Data_Sheet_1_Human T Cell Differentiation Negatively Regulates Telomerase Expression Resulting in Reduced Activation-Induced Proliferation and Survival.docx

Maintenance of telomeres is essential for preserving T cell proliferative responses yet the precise role of telomerase in human T cell differentiation, function, and aging is not fully understood. Here we analyzed human telomerase reverse transcriptase (hTERT) expression and telomerase activity in six T cell subsets from 111 human adults and found that levels of hTERT mRNA and telomerase activity had an ordered decrease from naïve (T_N) to central memory (T_CM) to effector memory (T_EM) cells and were higher in CD4⁺ than their corresponding CD8⁺ subsets.
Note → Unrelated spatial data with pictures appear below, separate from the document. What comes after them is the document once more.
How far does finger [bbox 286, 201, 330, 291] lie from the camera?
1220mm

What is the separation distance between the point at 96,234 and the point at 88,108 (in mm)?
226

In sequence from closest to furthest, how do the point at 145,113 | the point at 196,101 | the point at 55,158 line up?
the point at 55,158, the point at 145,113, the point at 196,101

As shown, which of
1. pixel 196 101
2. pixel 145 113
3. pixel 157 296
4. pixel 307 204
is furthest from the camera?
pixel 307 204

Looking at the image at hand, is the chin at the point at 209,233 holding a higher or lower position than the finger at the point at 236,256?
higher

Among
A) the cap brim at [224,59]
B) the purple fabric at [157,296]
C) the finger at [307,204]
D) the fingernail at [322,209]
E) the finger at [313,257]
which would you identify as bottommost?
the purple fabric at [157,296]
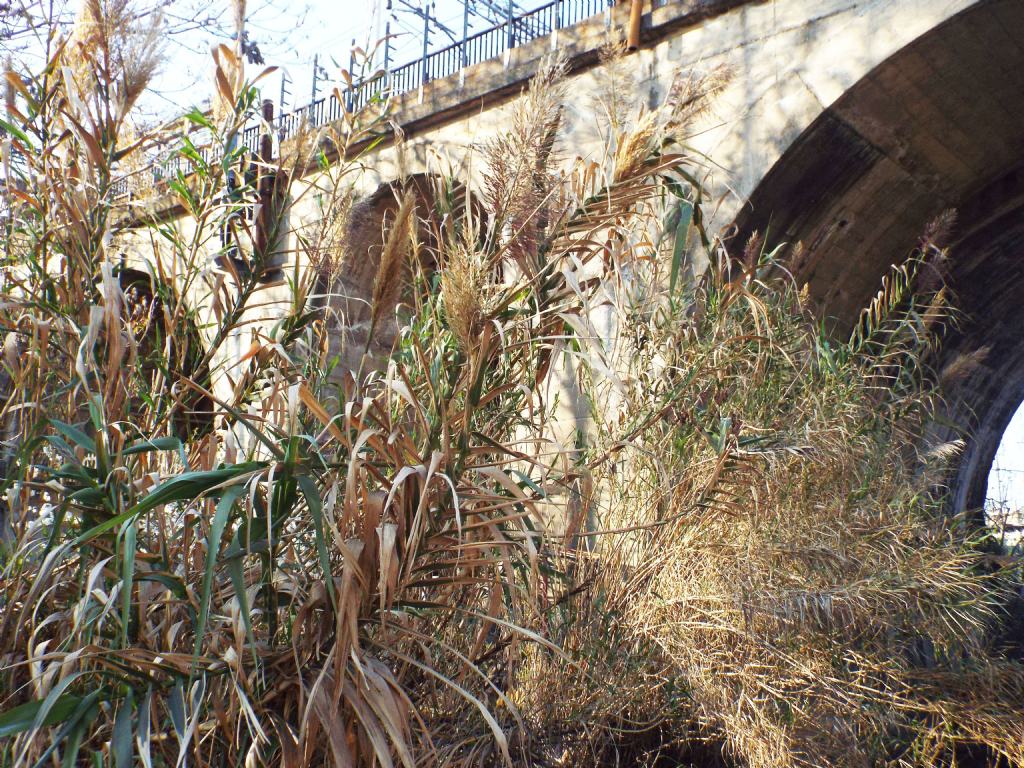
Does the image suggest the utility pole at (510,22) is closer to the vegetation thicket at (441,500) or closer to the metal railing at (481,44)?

This differentiation-related reduction of hTERT mRNA and telomerase activity was preserved after activation. Furthermore, the levels of hTERT mRNA and telomerase activity were positively correlated with the degree of activation-induced proliferation and survival of T cells in vitro. Partial knockdown of hTERT by an anti-sense oligo in naïve CD4⁺ cells led to a modest but significant reduction of cell proliferation. Finally, we found that activation-induced levels of telomerase activity in CD4⁺ T_N and T_CM cells were significantly lower in old than in young subjects. These findings reveal that hTERT/telomerase expression progressively declines during T cell differentiation and age-associated reduction of activation-induced expression of hTERT/telomerase mainly affects naïve CD4⁺ T cells and suggest that enhancing telomerase activity could be a strategy to improve T cell function in the elderly.